Nvidia is also waist-deep in the nascent but accelerating self-driving car business. Its DRIVE platform has been billed as the “world’s first functionally safe AI self-driving platform.” While testing of that technology was suspended in March following a fatal collision involving a self-driving Uber vehicle (Nvidia and Uber aren’t working together on autonomous cars), self-driving vehicles are an inevitability.
Self-driving vehicles also are expected to create a market worth $20 billion by 2024, while the overall artificial-intelligence market is projected to grow to nearly $60 billion as soon as 2021.
Even those robust outlooks might underestimate what’s ahead for AI, however, as we begin to use artificial intelligence to figure out how to get more out of our artificial intelligence capabilities.

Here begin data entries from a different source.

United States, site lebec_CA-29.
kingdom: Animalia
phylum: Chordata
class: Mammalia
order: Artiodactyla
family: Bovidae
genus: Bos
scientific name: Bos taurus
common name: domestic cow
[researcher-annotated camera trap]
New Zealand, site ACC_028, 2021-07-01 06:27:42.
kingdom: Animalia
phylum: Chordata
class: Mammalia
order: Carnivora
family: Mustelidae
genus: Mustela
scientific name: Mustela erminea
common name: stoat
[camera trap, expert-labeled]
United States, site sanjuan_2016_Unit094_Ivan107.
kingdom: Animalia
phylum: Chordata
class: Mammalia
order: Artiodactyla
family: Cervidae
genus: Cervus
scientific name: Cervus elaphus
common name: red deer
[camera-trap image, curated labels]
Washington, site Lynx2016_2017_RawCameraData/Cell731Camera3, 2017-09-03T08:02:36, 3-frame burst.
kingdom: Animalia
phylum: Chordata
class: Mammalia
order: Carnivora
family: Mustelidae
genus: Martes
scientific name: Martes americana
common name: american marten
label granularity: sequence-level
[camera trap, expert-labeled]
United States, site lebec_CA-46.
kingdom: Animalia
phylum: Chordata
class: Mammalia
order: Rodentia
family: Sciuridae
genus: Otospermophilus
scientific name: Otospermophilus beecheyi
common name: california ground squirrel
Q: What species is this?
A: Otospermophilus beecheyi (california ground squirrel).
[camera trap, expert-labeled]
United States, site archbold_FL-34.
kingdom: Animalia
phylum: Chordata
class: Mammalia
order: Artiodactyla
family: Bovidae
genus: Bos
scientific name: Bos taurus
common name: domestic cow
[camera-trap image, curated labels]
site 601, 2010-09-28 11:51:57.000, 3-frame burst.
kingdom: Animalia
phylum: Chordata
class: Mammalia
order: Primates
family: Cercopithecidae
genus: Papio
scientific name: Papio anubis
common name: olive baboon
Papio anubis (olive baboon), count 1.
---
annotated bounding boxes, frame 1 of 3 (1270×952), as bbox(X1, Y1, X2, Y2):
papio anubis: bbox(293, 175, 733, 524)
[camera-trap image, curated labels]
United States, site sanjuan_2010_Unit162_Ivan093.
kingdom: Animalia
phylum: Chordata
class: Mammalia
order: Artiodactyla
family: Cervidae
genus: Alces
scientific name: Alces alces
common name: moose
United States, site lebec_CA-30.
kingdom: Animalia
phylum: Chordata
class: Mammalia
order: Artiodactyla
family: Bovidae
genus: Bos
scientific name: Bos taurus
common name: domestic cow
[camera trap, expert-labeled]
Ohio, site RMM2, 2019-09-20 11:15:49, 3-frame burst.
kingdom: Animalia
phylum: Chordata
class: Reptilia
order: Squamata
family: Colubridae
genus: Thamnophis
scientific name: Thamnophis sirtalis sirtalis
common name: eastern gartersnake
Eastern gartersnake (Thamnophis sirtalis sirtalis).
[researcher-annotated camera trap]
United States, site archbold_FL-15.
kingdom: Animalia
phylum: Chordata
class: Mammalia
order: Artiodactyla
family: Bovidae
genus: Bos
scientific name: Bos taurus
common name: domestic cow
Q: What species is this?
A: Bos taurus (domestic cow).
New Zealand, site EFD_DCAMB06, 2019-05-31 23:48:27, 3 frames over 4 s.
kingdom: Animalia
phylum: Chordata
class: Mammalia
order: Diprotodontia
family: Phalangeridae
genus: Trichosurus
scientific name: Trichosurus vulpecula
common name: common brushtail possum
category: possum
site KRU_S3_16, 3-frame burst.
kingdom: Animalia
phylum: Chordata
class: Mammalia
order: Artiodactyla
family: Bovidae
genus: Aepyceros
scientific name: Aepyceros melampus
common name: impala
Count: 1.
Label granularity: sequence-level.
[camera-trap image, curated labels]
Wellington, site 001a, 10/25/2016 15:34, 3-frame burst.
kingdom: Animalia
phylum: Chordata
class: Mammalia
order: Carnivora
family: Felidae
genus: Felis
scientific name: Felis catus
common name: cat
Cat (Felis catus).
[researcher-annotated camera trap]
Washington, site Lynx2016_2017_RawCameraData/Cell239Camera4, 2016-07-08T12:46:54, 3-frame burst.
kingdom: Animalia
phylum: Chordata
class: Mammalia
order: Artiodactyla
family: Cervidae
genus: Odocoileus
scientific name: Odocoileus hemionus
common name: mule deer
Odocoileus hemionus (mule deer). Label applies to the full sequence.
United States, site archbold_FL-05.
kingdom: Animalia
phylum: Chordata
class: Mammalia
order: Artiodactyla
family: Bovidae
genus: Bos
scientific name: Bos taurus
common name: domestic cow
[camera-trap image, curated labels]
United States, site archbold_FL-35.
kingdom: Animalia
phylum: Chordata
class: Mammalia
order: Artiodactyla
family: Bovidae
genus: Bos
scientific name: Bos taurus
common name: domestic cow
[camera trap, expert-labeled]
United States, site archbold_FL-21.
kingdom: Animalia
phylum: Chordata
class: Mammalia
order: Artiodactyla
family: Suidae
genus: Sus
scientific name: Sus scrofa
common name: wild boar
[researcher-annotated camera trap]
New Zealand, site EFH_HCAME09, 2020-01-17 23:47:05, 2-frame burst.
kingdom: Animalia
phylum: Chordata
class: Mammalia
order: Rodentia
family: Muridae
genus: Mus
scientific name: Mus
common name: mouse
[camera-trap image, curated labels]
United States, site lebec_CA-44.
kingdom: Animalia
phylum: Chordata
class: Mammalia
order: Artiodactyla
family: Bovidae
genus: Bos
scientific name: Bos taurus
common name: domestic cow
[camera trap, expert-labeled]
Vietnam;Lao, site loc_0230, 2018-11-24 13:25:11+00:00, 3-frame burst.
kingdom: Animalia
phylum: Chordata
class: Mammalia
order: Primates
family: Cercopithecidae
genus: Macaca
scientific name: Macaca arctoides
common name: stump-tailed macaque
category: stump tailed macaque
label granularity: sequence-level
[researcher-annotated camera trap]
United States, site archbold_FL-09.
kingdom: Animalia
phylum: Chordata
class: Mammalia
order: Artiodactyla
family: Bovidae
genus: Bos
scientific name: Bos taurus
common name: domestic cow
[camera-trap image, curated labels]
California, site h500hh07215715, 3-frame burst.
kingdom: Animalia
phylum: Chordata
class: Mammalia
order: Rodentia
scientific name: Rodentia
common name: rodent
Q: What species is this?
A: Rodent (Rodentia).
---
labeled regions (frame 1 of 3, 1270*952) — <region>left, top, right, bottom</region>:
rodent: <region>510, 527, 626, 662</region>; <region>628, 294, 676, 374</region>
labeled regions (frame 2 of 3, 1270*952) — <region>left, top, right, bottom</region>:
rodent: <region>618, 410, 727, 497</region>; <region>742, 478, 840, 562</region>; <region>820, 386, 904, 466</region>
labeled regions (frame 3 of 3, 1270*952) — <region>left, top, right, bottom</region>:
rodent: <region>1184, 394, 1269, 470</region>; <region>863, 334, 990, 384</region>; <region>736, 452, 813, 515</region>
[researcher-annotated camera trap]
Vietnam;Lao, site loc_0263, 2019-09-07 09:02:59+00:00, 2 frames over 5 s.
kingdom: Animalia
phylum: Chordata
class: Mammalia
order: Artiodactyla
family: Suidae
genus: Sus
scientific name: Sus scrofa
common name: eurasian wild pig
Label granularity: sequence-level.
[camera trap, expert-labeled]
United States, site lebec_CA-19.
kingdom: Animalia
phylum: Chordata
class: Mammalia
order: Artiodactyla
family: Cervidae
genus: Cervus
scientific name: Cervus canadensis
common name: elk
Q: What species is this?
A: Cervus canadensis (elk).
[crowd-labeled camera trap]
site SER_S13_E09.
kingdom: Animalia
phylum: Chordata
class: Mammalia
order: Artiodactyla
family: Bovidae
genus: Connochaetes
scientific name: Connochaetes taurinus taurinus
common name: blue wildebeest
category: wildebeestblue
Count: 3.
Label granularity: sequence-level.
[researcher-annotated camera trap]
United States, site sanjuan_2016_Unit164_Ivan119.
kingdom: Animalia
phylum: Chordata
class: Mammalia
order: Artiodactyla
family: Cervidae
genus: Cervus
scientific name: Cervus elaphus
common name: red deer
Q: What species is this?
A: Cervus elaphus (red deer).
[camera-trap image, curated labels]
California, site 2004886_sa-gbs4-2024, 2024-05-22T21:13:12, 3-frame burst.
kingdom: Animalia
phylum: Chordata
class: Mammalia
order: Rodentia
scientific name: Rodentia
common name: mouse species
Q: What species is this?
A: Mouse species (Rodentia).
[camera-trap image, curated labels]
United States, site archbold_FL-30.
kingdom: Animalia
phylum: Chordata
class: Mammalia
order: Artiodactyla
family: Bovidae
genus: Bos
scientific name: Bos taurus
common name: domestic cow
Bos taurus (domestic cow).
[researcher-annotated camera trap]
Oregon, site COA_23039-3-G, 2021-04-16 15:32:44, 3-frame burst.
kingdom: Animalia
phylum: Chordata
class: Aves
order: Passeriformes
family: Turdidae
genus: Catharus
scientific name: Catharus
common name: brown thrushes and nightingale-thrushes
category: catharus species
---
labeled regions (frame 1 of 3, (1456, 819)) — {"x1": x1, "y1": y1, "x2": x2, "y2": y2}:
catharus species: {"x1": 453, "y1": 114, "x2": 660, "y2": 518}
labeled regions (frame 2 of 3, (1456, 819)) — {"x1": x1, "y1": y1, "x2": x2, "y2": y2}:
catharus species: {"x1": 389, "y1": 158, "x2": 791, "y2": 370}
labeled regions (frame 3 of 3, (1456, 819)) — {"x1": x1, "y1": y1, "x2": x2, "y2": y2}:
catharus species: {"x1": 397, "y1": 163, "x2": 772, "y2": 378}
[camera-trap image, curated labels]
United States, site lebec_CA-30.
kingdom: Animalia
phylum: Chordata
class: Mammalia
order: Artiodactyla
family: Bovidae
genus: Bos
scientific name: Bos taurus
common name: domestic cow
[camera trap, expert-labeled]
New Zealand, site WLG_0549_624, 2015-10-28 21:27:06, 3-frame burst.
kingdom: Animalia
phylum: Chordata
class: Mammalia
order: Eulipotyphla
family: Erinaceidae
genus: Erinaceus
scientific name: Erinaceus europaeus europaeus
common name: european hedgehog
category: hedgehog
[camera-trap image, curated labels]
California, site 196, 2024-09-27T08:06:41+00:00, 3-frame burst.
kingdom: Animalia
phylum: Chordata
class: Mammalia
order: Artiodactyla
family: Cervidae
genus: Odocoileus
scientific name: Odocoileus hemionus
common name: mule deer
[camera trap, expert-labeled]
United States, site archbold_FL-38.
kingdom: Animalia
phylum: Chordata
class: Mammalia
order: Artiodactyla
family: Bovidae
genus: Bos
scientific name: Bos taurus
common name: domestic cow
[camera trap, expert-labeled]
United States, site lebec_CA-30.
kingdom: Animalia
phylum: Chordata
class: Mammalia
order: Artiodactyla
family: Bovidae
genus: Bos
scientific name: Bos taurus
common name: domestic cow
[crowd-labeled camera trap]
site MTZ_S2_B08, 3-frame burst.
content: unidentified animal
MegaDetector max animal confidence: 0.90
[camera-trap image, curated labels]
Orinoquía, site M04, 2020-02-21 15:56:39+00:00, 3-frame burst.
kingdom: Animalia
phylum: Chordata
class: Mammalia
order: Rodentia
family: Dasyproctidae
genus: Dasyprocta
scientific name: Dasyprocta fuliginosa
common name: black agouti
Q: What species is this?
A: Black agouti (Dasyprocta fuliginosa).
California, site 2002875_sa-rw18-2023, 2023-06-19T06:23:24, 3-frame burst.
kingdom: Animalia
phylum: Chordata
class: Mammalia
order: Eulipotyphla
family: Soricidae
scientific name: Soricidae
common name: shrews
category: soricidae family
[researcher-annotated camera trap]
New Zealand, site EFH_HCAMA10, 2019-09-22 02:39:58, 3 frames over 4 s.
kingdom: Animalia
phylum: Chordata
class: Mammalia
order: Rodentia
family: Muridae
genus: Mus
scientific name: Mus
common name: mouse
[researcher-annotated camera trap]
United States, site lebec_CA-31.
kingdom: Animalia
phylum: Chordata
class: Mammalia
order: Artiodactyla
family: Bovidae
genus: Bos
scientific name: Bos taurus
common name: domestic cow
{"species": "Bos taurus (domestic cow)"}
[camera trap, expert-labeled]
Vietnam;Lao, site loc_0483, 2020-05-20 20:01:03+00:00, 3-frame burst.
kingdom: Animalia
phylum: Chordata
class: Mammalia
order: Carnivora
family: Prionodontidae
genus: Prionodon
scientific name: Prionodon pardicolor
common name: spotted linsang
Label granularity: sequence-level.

James Wang, research analyst with ETF provider ARK Invest, explains “We’re not just creating and training AI networks, but using AI to search for new AI algorithms. However, there is a gap between what we need and what we have … You need to fill the gap between Moore’s Law and what we need. How do we do this? Companies like Nvidia.”
It points to a fruitful future that few people may fully appreciate just yet.
Looking Ahead at NVDA Stock
It’s all quite impressive, though it wouldn’t be unfair to suggest Nvidia isn’t all that well-defended from competitors. Advanced Micro Devices (AMD) makes quality graphics processors too, and Intel (INTC) soon will. It’s conceivable these rivals could turn into legitimate competition, chipping away at Nvidia’s gaming market share and winning some AI business as the artificial intelligence industry matures.
If investors are being completely intellectually honest with themselves, though, Nvidia is miles ahead of any competition on the GPU front, regardless of how that graphical processing technology is to be utilized.
ARK Invest’s Wang, who is also a former product manager for Nvidia, says, “We have held NVDA since the inception of our public ETFs and continue to hold it with high conviction. We think they are the far away leader in artificial intelligence processors.” It helps that Nvidia’s innovation largely helped shape what the AI industry has become, tilting the playing field in its favor.
Meanwhile, Nvidia’s gaming GPUs are still crushing it. That semi-cyclical business may be moving into a soft patch, but it always rekindles.
That doesn’t necessarily make NVDA stock a name worth blindly stepping into right now. The stock’s presently priced at more than 40 times its trailing per-share earnings, and though profits are projected to grow nicely through next year, the forward-looking P/E of just above 30 is almost as frothy. That doesn’t leave much room for straight-away upside, even if the current fiscal year’s expected 35% growth in revenue pans out.
For investors that can take a step back and look at the bigger-picture though, there’s little on the horizon that looks like it’s going to be able to even slow NVDA stock down, let alone stop it in its tracks.
Any decent dip is arguably a buying opportunity.